Stored items:
+ + + + + + +
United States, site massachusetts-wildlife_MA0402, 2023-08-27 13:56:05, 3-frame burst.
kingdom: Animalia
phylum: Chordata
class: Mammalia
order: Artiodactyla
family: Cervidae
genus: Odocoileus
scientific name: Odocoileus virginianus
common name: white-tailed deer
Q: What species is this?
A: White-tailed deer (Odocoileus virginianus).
+ + + + + + +
What you have to do:
Start at the line containing "order: Artiodactyla". Repeat it and each line after it, word for word, to the end of the records.

Response to the exercise:
order: Artiodactyla
family: Cervidae
genus: Odocoileus
scientific name: Odocoileus virginianus
common name: white-tailed deer
Q: What species is this?
A: White-tailed deer (Odocoileus virginianus).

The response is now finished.